What lines of the material below include the string "Zealand"? Copy all of them.

● Dataset extract
┄┄┄┄┄┄┄┄┄┄

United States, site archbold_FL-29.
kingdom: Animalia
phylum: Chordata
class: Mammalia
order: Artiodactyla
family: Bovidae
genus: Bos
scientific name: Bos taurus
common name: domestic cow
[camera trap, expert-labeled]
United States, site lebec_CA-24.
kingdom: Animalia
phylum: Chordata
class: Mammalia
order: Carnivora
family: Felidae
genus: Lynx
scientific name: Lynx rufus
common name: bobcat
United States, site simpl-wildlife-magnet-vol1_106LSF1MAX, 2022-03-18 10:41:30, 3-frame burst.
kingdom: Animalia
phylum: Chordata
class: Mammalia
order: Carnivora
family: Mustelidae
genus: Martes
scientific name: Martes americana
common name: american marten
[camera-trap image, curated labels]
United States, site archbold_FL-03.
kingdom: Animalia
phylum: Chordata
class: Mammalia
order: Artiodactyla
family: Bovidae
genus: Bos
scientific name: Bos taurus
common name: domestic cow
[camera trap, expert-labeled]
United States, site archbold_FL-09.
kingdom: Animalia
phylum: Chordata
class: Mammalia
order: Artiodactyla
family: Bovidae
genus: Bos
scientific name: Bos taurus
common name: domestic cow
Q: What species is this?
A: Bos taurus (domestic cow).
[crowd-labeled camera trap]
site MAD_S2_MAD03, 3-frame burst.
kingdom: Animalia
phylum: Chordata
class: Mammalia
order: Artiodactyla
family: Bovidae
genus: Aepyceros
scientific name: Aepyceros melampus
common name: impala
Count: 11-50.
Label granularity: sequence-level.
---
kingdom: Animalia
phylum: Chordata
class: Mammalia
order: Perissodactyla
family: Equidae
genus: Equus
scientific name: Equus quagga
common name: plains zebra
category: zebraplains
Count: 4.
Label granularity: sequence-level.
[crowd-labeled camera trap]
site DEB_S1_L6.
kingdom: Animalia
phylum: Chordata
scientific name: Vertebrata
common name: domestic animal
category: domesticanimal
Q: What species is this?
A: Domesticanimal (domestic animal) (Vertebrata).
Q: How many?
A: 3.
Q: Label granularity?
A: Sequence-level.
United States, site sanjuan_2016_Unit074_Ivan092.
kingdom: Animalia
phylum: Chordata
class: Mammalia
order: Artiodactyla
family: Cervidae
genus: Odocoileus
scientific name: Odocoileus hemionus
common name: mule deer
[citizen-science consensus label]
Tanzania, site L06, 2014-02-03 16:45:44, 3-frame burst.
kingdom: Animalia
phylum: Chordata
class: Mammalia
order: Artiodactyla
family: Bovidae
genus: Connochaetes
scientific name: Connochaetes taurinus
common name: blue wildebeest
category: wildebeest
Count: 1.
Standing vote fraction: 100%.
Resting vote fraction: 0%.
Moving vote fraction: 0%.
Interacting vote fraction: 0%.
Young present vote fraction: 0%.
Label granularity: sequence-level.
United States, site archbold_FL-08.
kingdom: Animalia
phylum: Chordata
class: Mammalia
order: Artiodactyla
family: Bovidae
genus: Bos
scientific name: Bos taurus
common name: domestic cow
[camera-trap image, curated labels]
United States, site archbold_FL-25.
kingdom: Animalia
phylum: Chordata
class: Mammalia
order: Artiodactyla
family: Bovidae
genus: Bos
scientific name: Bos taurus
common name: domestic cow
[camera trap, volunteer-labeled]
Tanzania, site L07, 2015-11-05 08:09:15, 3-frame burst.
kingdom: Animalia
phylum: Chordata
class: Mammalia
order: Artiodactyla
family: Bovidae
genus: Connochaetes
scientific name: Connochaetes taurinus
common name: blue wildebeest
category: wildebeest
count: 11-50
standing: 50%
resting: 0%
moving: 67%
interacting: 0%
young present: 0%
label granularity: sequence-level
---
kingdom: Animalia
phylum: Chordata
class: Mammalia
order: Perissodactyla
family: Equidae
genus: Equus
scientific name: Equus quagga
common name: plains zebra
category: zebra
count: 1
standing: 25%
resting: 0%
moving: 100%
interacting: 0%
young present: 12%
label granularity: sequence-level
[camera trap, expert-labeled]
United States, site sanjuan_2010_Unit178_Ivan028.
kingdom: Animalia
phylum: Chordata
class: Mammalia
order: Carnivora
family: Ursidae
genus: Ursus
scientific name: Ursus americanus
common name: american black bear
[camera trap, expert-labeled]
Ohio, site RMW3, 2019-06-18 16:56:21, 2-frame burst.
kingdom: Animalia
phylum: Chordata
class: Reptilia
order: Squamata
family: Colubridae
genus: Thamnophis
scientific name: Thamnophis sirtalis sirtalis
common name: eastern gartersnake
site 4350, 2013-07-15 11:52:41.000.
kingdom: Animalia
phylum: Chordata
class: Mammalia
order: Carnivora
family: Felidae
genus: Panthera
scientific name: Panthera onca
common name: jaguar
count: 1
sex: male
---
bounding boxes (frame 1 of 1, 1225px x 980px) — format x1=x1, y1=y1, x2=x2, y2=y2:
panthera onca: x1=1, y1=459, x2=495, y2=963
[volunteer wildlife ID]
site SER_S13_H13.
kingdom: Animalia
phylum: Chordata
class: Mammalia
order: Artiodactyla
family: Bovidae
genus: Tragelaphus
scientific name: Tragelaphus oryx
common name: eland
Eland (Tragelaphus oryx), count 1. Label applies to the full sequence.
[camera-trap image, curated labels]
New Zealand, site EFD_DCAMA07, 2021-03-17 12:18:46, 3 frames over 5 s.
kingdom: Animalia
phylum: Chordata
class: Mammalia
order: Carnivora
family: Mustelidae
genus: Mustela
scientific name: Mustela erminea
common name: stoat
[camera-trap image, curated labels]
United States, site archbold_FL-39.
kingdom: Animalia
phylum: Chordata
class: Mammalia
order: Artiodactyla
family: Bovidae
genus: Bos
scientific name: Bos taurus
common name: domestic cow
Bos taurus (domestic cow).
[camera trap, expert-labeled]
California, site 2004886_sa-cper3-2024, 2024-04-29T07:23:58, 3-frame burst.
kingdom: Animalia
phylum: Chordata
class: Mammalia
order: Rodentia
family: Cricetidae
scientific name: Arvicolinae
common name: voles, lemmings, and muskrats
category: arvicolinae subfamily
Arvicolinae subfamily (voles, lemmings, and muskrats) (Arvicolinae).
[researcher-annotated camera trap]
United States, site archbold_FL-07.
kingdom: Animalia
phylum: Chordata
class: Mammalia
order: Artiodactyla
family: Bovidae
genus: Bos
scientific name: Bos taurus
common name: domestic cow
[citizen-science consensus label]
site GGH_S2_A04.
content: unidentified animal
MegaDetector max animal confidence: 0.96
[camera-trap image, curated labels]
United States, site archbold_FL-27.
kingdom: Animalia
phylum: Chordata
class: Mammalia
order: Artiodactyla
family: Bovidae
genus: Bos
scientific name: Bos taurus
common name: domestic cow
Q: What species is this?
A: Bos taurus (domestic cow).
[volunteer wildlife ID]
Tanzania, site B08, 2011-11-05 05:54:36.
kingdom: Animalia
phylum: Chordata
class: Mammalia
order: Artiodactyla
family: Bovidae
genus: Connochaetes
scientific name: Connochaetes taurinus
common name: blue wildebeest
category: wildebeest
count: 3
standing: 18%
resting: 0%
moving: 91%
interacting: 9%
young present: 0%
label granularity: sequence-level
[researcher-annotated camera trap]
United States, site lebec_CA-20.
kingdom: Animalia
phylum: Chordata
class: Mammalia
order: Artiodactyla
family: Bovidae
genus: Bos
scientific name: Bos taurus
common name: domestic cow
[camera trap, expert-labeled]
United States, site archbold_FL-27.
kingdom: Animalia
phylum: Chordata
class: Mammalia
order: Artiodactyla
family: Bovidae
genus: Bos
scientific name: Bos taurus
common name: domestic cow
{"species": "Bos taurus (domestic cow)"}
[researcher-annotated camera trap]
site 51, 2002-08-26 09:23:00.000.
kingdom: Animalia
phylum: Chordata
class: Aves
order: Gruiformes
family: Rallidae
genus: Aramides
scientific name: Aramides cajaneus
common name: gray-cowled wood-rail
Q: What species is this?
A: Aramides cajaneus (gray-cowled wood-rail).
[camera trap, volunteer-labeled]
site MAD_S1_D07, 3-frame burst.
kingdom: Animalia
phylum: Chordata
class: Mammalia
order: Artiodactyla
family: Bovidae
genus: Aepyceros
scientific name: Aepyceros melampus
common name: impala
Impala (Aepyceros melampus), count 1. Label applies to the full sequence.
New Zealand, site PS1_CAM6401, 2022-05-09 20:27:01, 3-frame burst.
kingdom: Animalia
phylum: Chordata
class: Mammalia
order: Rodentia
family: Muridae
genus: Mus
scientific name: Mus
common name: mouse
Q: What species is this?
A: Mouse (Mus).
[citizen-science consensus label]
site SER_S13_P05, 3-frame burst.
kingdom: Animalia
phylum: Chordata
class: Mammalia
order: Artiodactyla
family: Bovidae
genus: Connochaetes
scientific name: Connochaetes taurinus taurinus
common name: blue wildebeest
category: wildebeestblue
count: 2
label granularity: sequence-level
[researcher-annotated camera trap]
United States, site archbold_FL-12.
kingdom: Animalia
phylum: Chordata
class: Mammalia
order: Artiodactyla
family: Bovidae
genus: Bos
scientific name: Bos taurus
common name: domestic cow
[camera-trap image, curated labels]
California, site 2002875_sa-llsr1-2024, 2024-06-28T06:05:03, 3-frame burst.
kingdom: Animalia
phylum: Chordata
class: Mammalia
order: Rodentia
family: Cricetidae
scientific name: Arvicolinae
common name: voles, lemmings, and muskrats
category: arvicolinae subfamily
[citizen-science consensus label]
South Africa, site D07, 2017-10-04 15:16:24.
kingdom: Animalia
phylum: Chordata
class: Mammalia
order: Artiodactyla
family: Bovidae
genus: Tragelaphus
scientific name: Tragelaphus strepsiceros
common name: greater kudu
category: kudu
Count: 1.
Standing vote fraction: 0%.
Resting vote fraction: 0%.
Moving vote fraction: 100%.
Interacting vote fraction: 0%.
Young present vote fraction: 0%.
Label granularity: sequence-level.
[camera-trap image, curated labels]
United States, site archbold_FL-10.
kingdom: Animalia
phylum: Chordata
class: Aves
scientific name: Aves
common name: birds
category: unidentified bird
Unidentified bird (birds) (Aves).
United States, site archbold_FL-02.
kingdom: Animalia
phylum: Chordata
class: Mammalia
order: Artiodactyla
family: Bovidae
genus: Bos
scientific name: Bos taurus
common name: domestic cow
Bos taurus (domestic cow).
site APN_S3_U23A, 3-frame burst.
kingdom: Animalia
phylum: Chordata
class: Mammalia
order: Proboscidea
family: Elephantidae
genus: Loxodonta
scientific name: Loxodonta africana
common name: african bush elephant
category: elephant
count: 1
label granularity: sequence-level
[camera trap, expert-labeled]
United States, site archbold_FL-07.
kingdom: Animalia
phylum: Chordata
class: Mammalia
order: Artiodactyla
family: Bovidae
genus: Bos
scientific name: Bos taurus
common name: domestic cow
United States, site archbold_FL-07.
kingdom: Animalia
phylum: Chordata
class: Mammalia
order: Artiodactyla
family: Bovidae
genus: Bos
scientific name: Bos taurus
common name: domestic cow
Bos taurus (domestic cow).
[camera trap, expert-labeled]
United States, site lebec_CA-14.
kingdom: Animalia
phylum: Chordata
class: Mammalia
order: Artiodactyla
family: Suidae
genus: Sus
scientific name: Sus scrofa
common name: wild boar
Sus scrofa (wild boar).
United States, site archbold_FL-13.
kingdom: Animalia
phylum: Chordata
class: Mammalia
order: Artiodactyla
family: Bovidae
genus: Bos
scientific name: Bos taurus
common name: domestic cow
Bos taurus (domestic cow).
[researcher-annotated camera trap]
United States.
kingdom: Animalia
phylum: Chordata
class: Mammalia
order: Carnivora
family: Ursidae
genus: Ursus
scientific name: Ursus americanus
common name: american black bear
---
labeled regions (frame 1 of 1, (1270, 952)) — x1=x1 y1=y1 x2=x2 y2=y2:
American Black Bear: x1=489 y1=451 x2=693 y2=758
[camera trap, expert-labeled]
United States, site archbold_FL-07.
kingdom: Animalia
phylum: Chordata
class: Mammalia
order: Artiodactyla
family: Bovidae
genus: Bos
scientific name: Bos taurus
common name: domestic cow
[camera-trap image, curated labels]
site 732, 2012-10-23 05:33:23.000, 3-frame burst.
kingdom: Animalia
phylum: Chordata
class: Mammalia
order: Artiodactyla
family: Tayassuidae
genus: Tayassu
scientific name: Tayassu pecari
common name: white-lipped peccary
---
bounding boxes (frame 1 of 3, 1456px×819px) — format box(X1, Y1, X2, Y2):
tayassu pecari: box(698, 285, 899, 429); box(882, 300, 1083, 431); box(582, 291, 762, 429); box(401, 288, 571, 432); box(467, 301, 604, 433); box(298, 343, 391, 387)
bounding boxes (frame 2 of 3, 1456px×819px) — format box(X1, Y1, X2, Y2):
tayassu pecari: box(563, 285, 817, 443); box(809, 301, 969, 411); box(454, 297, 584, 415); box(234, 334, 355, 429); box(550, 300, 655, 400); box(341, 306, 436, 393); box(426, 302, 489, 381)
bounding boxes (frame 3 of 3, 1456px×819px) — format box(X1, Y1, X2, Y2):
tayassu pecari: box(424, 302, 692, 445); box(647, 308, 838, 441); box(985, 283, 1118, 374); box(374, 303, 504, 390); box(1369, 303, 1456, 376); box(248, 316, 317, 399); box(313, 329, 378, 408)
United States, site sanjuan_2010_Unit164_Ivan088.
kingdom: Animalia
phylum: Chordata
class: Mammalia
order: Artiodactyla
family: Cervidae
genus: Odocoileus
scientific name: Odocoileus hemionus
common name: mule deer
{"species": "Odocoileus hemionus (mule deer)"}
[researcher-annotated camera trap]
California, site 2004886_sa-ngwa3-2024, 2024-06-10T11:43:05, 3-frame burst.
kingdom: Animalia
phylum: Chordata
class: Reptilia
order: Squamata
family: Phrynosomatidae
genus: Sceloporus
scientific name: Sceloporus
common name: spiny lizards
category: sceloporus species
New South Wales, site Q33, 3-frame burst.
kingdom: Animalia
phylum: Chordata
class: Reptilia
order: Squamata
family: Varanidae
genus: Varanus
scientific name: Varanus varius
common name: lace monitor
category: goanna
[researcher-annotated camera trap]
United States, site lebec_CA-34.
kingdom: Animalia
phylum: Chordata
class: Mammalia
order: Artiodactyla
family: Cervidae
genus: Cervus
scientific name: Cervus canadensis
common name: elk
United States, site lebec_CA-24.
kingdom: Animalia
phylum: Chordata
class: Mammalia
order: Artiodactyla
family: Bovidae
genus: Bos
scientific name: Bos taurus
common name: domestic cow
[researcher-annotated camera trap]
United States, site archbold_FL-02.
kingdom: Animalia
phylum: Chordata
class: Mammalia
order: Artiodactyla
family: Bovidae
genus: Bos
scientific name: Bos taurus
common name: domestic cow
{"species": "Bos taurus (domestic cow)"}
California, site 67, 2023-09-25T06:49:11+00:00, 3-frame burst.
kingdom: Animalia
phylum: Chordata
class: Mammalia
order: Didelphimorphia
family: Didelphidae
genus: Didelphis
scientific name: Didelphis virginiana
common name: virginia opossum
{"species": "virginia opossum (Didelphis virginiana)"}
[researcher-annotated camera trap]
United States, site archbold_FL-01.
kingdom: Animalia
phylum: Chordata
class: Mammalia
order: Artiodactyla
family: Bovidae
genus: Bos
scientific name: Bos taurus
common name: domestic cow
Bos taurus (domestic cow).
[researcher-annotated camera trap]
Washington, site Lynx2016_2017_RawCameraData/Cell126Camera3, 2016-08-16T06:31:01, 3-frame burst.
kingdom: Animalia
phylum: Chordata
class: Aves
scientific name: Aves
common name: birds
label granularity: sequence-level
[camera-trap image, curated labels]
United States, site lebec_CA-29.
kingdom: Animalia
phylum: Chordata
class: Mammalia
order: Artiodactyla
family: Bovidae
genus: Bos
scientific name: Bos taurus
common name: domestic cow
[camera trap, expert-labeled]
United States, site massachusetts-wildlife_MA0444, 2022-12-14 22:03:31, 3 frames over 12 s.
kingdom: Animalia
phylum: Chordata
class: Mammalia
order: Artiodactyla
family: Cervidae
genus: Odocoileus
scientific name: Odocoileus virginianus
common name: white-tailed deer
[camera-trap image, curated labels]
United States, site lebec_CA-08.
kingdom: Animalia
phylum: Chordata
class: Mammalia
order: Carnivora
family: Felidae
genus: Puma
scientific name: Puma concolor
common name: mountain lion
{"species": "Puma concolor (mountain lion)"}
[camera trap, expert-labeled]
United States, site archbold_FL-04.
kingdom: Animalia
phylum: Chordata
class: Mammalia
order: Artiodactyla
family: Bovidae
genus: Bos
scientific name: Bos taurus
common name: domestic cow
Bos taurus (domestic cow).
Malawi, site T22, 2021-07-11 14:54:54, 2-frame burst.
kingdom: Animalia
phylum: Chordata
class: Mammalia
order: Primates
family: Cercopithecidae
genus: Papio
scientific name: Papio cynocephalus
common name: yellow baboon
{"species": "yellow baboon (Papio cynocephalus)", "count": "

┄┄┄┄┄┄┄┄┄┄

● Response to this exercise
New Zealand, site EFD_DCAMA07, 2021-03-17 12:18:46, 3 frames over 5 s.
New Zealand, site PS1_CAM6401, 2022-05-09 20:27:01, 3-frame burst.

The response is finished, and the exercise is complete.